The American public now has unprecedented knowledge about their current president, Donald Trump, and which Mario Kart character his doingle looks like. It’s Toad.

Performer Stormy Daniels claims it looks like Toad from Mario Kart. This guy:

Disturbing.

Before you close this tab and leave the internet forever, give us a second. Let us be the last webpage you read. Because, good reader, Toad is hardly the only phallic hero in the video game kingdom. They come in all shapes and sizes.

We’ve been thinking this one over in our heads. Ruminating over it. To get the best possible description of any past, present or future American president’s executive office, we’d like to provide a line-up of other video game characters to pull from.
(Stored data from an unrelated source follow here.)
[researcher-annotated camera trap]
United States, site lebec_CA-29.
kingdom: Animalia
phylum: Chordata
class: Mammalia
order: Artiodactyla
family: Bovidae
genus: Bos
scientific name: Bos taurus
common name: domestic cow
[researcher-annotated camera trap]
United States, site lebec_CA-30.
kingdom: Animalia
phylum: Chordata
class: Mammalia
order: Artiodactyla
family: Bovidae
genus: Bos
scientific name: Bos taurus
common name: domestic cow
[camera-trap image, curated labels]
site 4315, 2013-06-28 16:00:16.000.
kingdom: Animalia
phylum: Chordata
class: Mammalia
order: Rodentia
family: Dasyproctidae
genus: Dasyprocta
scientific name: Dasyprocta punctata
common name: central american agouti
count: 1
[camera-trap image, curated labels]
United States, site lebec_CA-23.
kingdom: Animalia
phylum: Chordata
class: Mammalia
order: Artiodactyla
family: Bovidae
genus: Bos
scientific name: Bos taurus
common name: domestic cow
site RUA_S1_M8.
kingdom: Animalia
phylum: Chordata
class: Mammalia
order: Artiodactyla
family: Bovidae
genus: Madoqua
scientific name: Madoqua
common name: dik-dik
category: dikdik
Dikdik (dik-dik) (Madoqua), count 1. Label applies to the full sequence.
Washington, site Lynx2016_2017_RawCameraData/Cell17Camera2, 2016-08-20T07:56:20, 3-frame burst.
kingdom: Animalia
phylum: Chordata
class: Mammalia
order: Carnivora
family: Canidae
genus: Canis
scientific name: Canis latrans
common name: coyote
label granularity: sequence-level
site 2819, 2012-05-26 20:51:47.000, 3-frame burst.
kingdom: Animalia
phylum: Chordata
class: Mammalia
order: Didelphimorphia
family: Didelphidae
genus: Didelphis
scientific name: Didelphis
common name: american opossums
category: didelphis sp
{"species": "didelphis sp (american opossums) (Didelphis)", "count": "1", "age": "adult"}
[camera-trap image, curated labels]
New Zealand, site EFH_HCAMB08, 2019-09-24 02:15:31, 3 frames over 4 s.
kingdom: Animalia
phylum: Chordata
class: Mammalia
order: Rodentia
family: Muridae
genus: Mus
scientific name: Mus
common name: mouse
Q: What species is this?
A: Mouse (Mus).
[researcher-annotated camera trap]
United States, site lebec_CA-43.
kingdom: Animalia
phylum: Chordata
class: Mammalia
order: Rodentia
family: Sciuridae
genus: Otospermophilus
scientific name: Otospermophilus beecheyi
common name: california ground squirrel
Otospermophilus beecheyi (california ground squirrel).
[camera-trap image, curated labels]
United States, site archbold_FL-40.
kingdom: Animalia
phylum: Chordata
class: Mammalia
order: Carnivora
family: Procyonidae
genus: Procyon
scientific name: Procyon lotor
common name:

So without further ado, here’s a couple other video game characters that look like a pocket rocket.

Bullet Bill

Bullet Bill is thick, fast, and would best used to describe the folks out there packing some heat.

Cappy

Kirby has to inhale extra hard to take out this otherwise basic enemy.

Toadette

For those with a feminine penis, we suggest describing it as a “Toadette.”

Puffstool

Seriously, what is it with Nintendo and mushrooms? This one is from Pikmin, by the way.

Cactuar

Watch out for those 1000 needles.

Garuda

Speaking of Final Fantasy, Garuda’s neck gave us nightmares.

Gillwing

Sega wasn’t immune from creating the occasional penis monster either. Here’s one of our “favorites” from Nights Into Dreams.

Kakuna

And we’re back to phallic Nintendo characters. Fun fact: Kakuna evolves from a Weedle, who also looks… Well… See for yourself.

Combusken

Now that’s what we call a full package.

Diglett

Okay okay, enough with the Pokémon we could do that all day. You’re off the hook for now, Exeggutor.

Java

Hahaha. Neat. Gross.

Mara

That’s one subtle chaos demon, Shin Megami Tensei.

Sans

Undertale has a skele-ton of interesting characters, but Sans by far looks the most like a real prick.

Metroid

We give up. Nintendo, you’ve clearly got some issues to work out.